Telomerase Activity in Pulmonary Neuroendocrine Tumors: Correlation With Histologic Subtype (ms-0060)

2000 
The authors measured telomerase activity using the telomeric repeat amplification protocol-enzyme-linked immunosorbent assay method in 13 neuroendocrine pulmonary neoplasms and in non-neoplastic frozen lung samples from the same patients. These cases belonged to the complete neuroendocrine neoplastic spectrum: four typical carcinoids, three atypical carcinoids, four large cell neuroendocrine lung carcinomas, and two small cell lung carcinomas. The authors performed the same assay for 52 non-neoplastic lung tissues from the surgical files in their department (negative controls). They verified the presence (or absence) of neoplastic tissue in every case by looking at one frozen section done in the same tissue used for telomerase assay.

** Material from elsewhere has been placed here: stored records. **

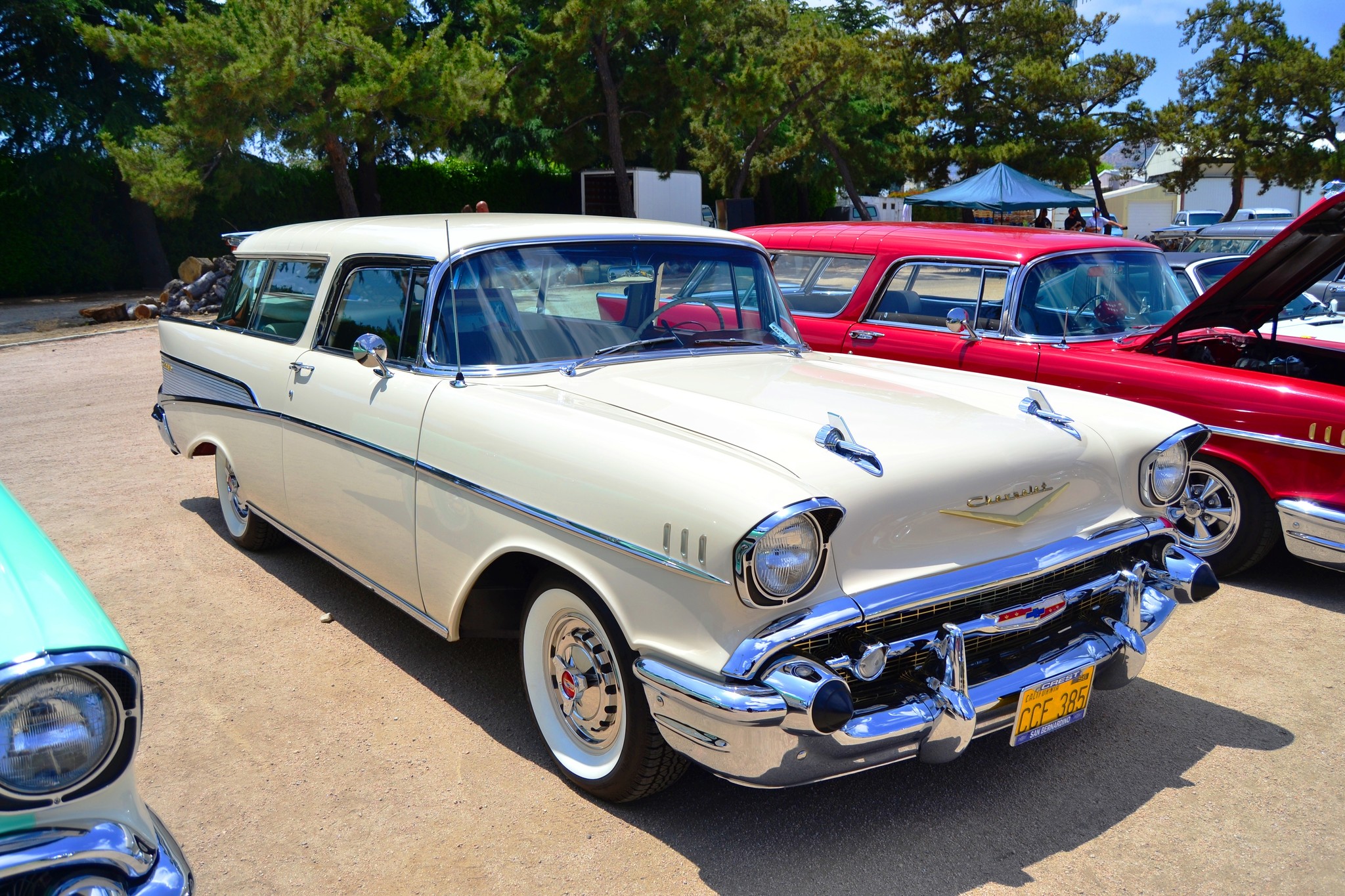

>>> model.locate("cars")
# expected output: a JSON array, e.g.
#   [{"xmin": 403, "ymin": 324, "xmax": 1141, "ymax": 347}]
[
  {"xmin": 1, "ymin": 481, "xmax": 198, "ymax": 896},
  {"xmin": 595, "ymin": 179, "xmax": 1345, "ymax": 582},
  {"xmin": 150, "ymin": 201, "xmax": 1232, "ymax": 809}
]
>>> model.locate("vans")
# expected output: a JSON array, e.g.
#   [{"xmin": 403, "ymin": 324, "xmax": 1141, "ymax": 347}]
[{"xmin": 1232, "ymin": 206, "xmax": 1295, "ymax": 222}]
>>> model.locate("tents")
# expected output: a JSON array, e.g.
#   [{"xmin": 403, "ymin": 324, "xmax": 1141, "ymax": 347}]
[{"xmin": 903, "ymin": 162, "xmax": 1097, "ymax": 233}]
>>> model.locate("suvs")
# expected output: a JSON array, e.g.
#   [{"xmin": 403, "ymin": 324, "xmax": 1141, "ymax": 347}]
[{"xmin": 1170, "ymin": 208, "xmax": 1227, "ymax": 228}]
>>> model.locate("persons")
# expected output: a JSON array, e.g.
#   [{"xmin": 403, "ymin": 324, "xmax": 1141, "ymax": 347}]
[
  {"xmin": 1034, "ymin": 207, "xmax": 1052, "ymax": 229},
  {"xmin": 1064, "ymin": 208, "xmax": 1086, "ymax": 232},
  {"xmin": 461, "ymin": 204, "xmax": 472, "ymax": 213},
  {"xmin": 1087, "ymin": 206, "xmax": 1125, "ymax": 234},
  {"xmin": 1136, "ymin": 229, "xmax": 1268, "ymax": 258},
  {"xmin": 476, "ymin": 201, "xmax": 489, "ymax": 212}
]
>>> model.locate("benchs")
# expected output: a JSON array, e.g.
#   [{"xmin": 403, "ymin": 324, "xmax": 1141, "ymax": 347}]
[
  {"xmin": 443, "ymin": 324, "xmax": 645, "ymax": 366},
  {"xmin": 755, "ymin": 287, "xmax": 927, "ymax": 316}
]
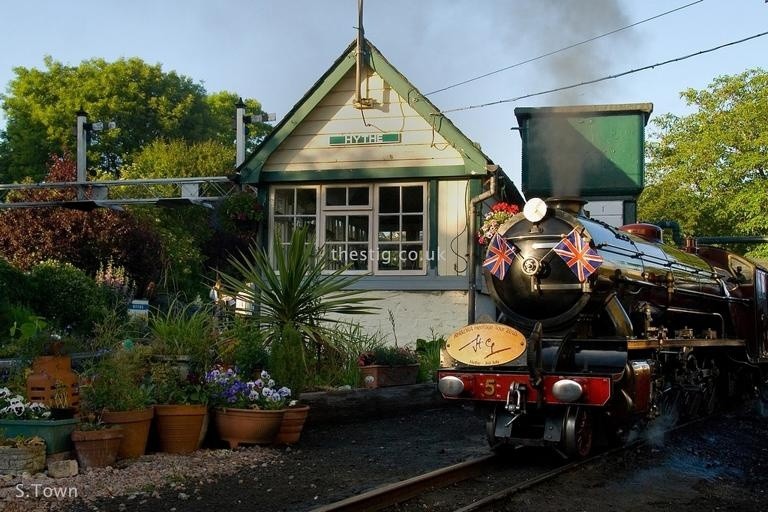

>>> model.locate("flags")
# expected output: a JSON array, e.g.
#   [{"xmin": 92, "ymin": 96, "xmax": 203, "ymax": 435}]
[
  {"xmin": 481, "ymin": 233, "xmax": 519, "ymax": 282},
  {"xmin": 554, "ymin": 230, "xmax": 603, "ymax": 282}
]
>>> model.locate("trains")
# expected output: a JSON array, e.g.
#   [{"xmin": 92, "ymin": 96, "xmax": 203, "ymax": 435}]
[{"xmin": 435, "ymin": 102, "xmax": 768, "ymax": 462}]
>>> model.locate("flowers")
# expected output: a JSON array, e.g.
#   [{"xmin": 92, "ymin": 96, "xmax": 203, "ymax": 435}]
[{"xmin": 476, "ymin": 202, "xmax": 518, "ymax": 244}]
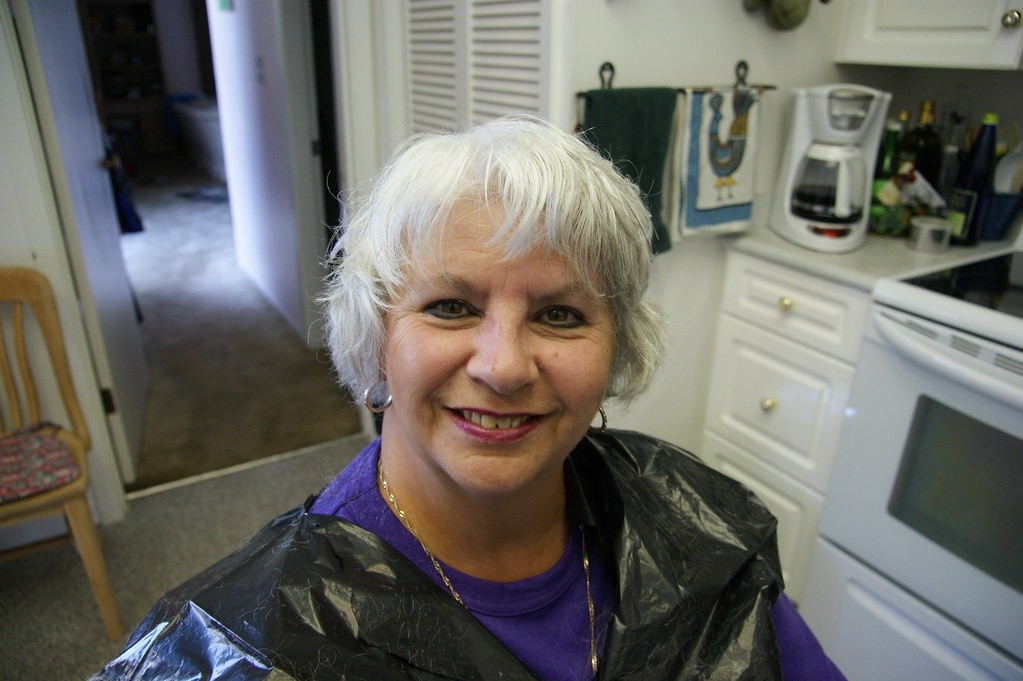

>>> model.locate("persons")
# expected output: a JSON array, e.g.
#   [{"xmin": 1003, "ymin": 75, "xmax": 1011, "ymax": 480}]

The telomerase activity level in non-neoplastic tissues (mean, 182 A 450nm U) was similar to that obtained in the typical carcinoids (mean, 104.5 A 450nm U). All neuroendocrine tumors but the typical carcinoids showed high levels of telomerase activity (mean, 1,750.8 A 450nm U). According to the telomerase hypothesis, typical carcinoid cells are mortal pre-M2 stage cells, but atypical carcinoid, large cell neuroendocrine lung carcinoma, and small cell lung carcinoma cells are immortal post-M2 stage cells. This finding may be of important prognostic significance in these kinds of tumors. Measurement of enzyme activity with a good morphologic control could be necessary in telomerase activity assay.